Here we go again. The world’s biggest (and arguably best) web-search company is set to report last quarter’s results. Specifically, Alphabet Inc (NASDAQ:GOOG, NASDAQ:GOOGL) is scheduled to unveil its fiscal Q4 results after Thursday’s closing bell rings. The corresponding conference call will begin at 4:30 pm EST.
Will the iconic outfit sustain what has become a multi-year growth trend for the top and bottom line, or will this be the quarter the company’s engine runs out of gas?
It’s probably the former, but there are three overarching initiatives current and would-be GOOGL investors will want to get a firm grip on before and after the earnings report.
Here’s your primer for the Alphabet earnings report.
Alphabet Earnings Preview
As of the most recent look, analysts collectively expect the company to report earnings of $9.63 per share on revenue of $25.22 billion. Alphabet posted earnings of $8.67 per share of GOOGL stock and a top line of $21.33 billion in the same quarter a year earlier. A beat, or even just a meet, would extend a (very) long-term streak of sales and earnings growth. While year-over-year comparisons have not been positive in every single quarter for the past several years, most have been positive.
The organization has adapted well, maximizing the advent of broadband that made online video possible, and then capitalizing on the advent of web-enabled mobile phones by providing an open source operating system that allows Alphabet to serve as the proverbial gatekeeper for a wide swath of the technology’s users.
Three Things GOOGL Investors Need to Watch
Although Alphabet — the organization formerly known as Google — is a multi-faceted outfit, traders can only focus on about three hot-buttons at a time when deciding whether to buy or sell the stock. These hot-buttons change over time, but the three in play right now are clear.
Google’s Proprietary Products
Hardware like the new Pixel phone and Nest home-management tools is still only a tiny sliver of its overall revenue mix, but that may not be the case forever. Indeed, if the recent use of Google’s ad inventory is any indication, the company is quite serious about selling more hardware.
As The Wall Street Journal notes: “ads for products sold by Google and its sister companies appeared in the most prominent spot in 91% of 25,000 recent searches related to such items. In 43% of the searches, the top two ads both were for Google-related products.”
Alphabet is getting real serious about physical products.
When Google acquired YouTube back in 2006, web-based video was a relatively new idea, and it wasn’t clear how to measure the successful monetization of it.

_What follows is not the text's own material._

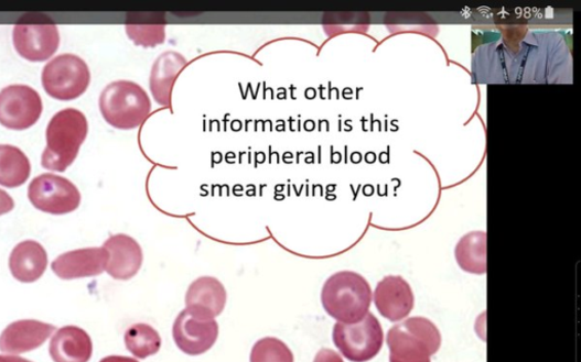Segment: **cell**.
Returning <instances> with one entry per match:
<instances>
[{"label":"cell","mask_w":581,"mask_h":362,"mask_svg":"<svg viewBox=\"0 0 581 362\" xmlns=\"http://www.w3.org/2000/svg\"><path fill=\"white\" fill-rule=\"evenodd\" d=\"M57 25L46 14L28 13L14 26L13 43L18 54L29 62H45L58 50Z\"/></svg>","instance_id":"cell-5"},{"label":"cell","mask_w":581,"mask_h":362,"mask_svg":"<svg viewBox=\"0 0 581 362\" xmlns=\"http://www.w3.org/2000/svg\"><path fill=\"white\" fill-rule=\"evenodd\" d=\"M43 87L54 99L71 101L89 88L92 74L87 63L72 54L60 55L43 70Z\"/></svg>","instance_id":"cell-6"},{"label":"cell","mask_w":581,"mask_h":362,"mask_svg":"<svg viewBox=\"0 0 581 362\" xmlns=\"http://www.w3.org/2000/svg\"><path fill=\"white\" fill-rule=\"evenodd\" d=\"M250 362H294V355L282 340L268 337L255 343Z\"/></svg>","instance_id":"cell-23"},{"label":"cell","mask_w":581,"mask_h":362,"mask_svg":"<svg viewBox=\"0 0 581 362\" xmlns=\"http://www.w3.org/2000/svg\"><path fill=\"white\" fill-rule=\"evenodd\" d=\"M333 342L347 360L367 362L381 350L384 333L379 320L368 312L358 323H336Z\"/></svg>","instance_id":"cell-7"},{"label":"cell","mask_w":581,"mask_h":362,"mask_svg":"<svg viewBox=\"0 0 581 362\" xmlns=\"http://www.w3.org/2000/svg\"><path fill=\"white\" fill-rule=\"evenodd\" d=\"M99 362H139L137 359L125 355H109L101 359Z\"/></svg>","instance_id":"cell-26"},{"label":"cell","mask_w":581,"mask_h":362,"mask_svg":"<svg viewBox=\"0 0 581 362\" xmlns=\"http://www.w3.org/2000/svg\"><path fill=\"white\" fill-rule=\"evenodd\" d=\"M321 299L325 311L338 323L355 325L369 312L373 293L363 275L342 271L327 278Z\"/></svg>","instance_id":"cell-1"},{"label":"cell","mask_w":581,"mask_h":362,"mask_svg":"<svg viewBox=\"0 0 581 362\" xmlns=\"http://www.w3.org/2000/svg\"><path fill=\"white\" fill-rule=\"evenodd\" d=\"M88 130V120L80 110L67 108L57 112L47 128L43 167L51 172L64 173L79 154Z\"/></svg>","instance_id":"cell-2"},{"label":"cell","mask_w":581,"mask_h":362,"mask_svg":"<svg viewBox=\"0 0 581 362\" xmlns=\"http://www.w3.org/2000/svg\"><path fill=\"white\" fill-rule=\"evenodd\" d=\"M126 347L136 358L146 359L158 354L162 348V338L152 327L138 323L125 334Z\"/></svg>","instance_id":"cell-22"},{"label":"cell","mask_w":581,"mask_h":362,"mask_svg":"<svg viewBox=\"0 0 581 362\" xmlns=\"http://www.w3.org/2000/svg\"><path fill=\"white\" fill-rule=\"evenodd\" d=\"M227 294L219 279L202 276L190 285L185 295L186 309L206 318H216L225 309Z\"/></svg>","instance_id":"cell-15"},{"label":"cell","mask_w":581,"mask_h":362,"mask_svg":"<svg viewBox=\"0 0 581 362\" xmlns=\"http://www.w3.org/2000/svg\"><path fill=\"white\" fill-rule=\"evenodd\" d=\"M459 266L472 274L486 273V233L471 232L459 241L455 248Z\"/></svg>","instance_id":"cell-20"},{"label":"cell","mask_w":581,"mask_h":362,"mask_svg":"<svg viewBox=\"0 0 581 362\" xmlns=\"http://www.w3.org/2000/svg\"><path fill=\"white\" fill-rule=\"evenodd\" d=\"M0 362H32L19 355H0Z\"/></svg>","instance_id":"cell-27"},{"label":"cell","mask_w":581,"mask_h":362,"mask_svg":"<svg viewBox=\"0 0 581 362\" xmlns=\"http://www.w3.org/2000/svg\"><path fill=\"white\" fill-rule=\"evenodd\" d=\"M93 350L90 336L84 329L72 326L60 329L50 345L54 362H89Z\"/></svg>","instance_id":"cell-17"},{"label":"cell","mask_w":581,"mask_h":362,"mask_svg":"<svg viewBox=\"0 0 581 362\" xmlns=\"http://www.w3.org/2000/svg\"><path fill=\"white\" fill-rule=\"evenodd\" d=\"M103 248L109 255L106 272L112 278L128 281L139 273L143 253L136 239L123 233L110 235Z\"/></svg>","instance_id":"cell-12"},{"label":"cell","mask_w":581,"mask_h":362,"mask_svg":"<svg viewBox=\"0 0 581 362\" xmlns=\"http://www.w3.org/2000/svg\"><path fill=\"white\" fill-rule=\"evenodd\" d=\"M56 331L52 325L23 319L10 325L0 336V351L21 354L41 348Z\"/></svg>","instance_id":"cell-13"},{"label":"cell","mask_w":581,"mask_h":362,"mask_svg":"<svg viewBox=\"0 0 581 362\" xmlns=\"http://www.w3.org/2000/svg\"><path fill=\"white\" fill-rule=\"evenodd\" d=\"M108 259L104 248L76 250L58 256L52 270L62 279L92 277L106 271Z\"/></svg>","instance_id":"cell-14"},{"label":"cell","mask_w":581,"mask_h":362,"mask_svg":"<svg viewBox=\"0 0 581 362\" xmlns=\"http://www.w3.org/2000/svg\"><path fill=\"white\" fill-rule=\"evenodd\" d=\"M31 174L28 156L17 146L0 145V185L17 188L25 184Z\"/></svg>","instance_id":"cell-21"},{"label":"cell","mask_w":581,"mask_h":362,"mask_svg":"<svg viewBox=\"0 0 581 362\" xmlns=\"http://www.w3.org/2000/svg\"><path fill=\"white\" fill-rule=\"evenodd\" d=\"M374 303L379 314L397 323L409 316L415 306L410 285L402 276H386L378 283Z\"/></svg>","instance_id":"cell-11"},{"label":"cell","mask_w":581,"mask_h":362,"mask_svg":"<svg viewBox=\"0 0 581 362\" xmlns=\"http://www.w3.org/2000/svg\"><path fill=\"white\" fill-rule=\"evenodd\" d=\"M128 35L138 46L157 47L165 42V19L160 14H132L127 21Z\"/></svg>","instance_id":"cell-19"},{"label":"cell","mask_w":581,"mask_h":362,"mask_svg":"<svg viewBox=\"0 0 581 362\" xmlns=\"http://www.w3.org/2000/svg\"><path fill=\"white\" fill-rule=\"evenodd\" d=\"M101 114L114 129L130 131L141 128L151 113L148 94L131 80H116L99 99Z\"/></svg>","instance_id":"cell-3"},{"label":"cell","mask_w":581,"mask_h":362,"mask_svg":"<svg viewBox=\"0 0 581 362\" xmlns=\"http://www.w3.org/2000/svg\"><path fill=\"white\" fill-rule=\"evenodd\" d=\"M49 255L43 245L34 240L22 241L10 257L12 275L23 284L35 283L46 272Z\"/></svg>","instance_id":"cell-18"},{"label":"cell","mask_w":581,"mask_h":362,"mask_svg":"<svg viewBox=\"0 0 581 362\" xmlns=\"http://www.w3.org/2000/svg\"><path fill=\"white\" fill-rule=\"evenodd\" d=\"M219 327L214 318H206L189 309H183L173 326L176 347L187 355H202L216 343Z\"/></svg>","instance_id":"cell-10"},{"label":"cell","mask_w":581,"mask_h":362,"mask_svg":"<svg viewBox=\"0 0 581 362\" xmlns=\"http://www.w3.org/2000/svg\"><path fill=\"white\" fill-rule=\"evenodd\" d=\"M186 65L187 61L176 52H166L154 62L149 84L154 101L163 107H172L175 79Z\"/></svg>","instance_id":"cell-16"},{"label":"cell","mask_w":581,"mask_h":362,"mask_svg":"<svg viewBox=\"0 0 581 362\" xmlns=\"http://www.w3.org/2000/svg\"><path fill=\"white\" fill-rule=\"evenodd\" d=\"M14 207V199L6 190L0 189V216L10 213Z\"/></svg>","instance_id":"cell-24"},{"label":"cell","mask_w":581,"mask_h":362,"mask_svg":"<svg viewBox=\"0 0 581 362\" xmlns=\"http://www.w3.org/2000/svg\"><path fill=\"white\" fill-rule=\"evenodd\" d=\"M390 362H431L442 344L434 323L424 317H411L387 333Z\"/></svg>","instance_id":"cell-4"},{"label":"cell","mask_w":581,"mask_h":362,"mask_svg":"<svg viewBox=\"0 0 581 362\" xmlns=\"http://www.w3.org/2000/svg\"><path fill=\"white\" fill-rule=\"evenodd\" d=\"M314 362H344L342 356L331 349H322L316 354Z\"/></svg>","instance_id":"cell-25"},{"label":"cell","mask_w":581,"mask_h":362,"mask_svg":"<svg viewBox=\"0 0 581 362\" xmlns=\"http://www.w3.org/2000/svg\"><path fill=\"white\" fill-rule=\"evenodd\" d=\"M28 196L36 210L54 216L71 213L82 204L79 189L68 179L53 174L34 178Z\"/></svg>","instance_id":"cell-8"},{"label":"cell","mask_w":581,"mask_h":362,"mask_svg":"<svg viewBox=\"0 0 581 362\" xmlns=\"http://www.w3.org/2000/svg\"><path fill=\"white\" fill-rule=\"evenodd\" d=\"M43 108L41 95L28 86H11L0 91V124L9 130L32 128Z\"/></svg>","instance_id":"cell-9"}]
</instances>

That has changed in the meantime as the idea has matured. That maturation has forced GOOGL to rethink how it sells and displays ads at the popular video venue, and the company may finally have the math and metrics down to a science. Following the previously reported quarter, it was estimated that YouTube’s annual revenue was now in excess of $10 billion, and it was growing at an annual clip of as much as 40%. [Alphabet doesn’t offer such details.]
That’s a sentiment that has persisted in the meantime. Barron’s recently opined that YouTube, in conjunction with digital ad business growth, could boost the value of GOOGL stock by 20%.
Android Apps Everywhere
Finally, Alphabet has finally embraced the reality that more of its apps need to function on more devices. It has also made the appropriate change, introducing more Chromebooks that run Android apps. Not only will that make Chromebooks more marketable, it will make Google Play’s apps and digital content more marketable.
Note that the company may not dish out any specific details about all — or any — of these three matters with its earnings release or during the conference call. That, however, doesn’t mean they aren’t going to be the key drivers of the performance GOOGL stock produces going forward.
Bottom Line for GOOGL Stock
Last week, Pacific Crest began coverage of Alphabet with a price target of $1,030. This week, Barron’s suggested GOOGL shares could reach $1,000 before the end of 2017. Those numbers are 21% and 18%, respectively, higher than the stock’s current value.
Both opinions mentioned a combination of the company’s growing digital ad business and YouTube as key growth drivers. The Barron’s take added the potential of Alphabet’s cloud business to its bullish thesis, while Pacific Crest mentioned the possibility of Alphabet establishing a multi-channel video service.
It’s telling that both outfits made a point of sharing their opinions in front of earnings. It’s even more interesting that both parties are in agreement about what Alphabet shares are worth headed into (and then out of) its earnings report.
Should the knee-jerk response be a selloff, it should be used as a buying opportunity.
As of this writing, James Brumley did not hold a position in any of the aforementioned securities.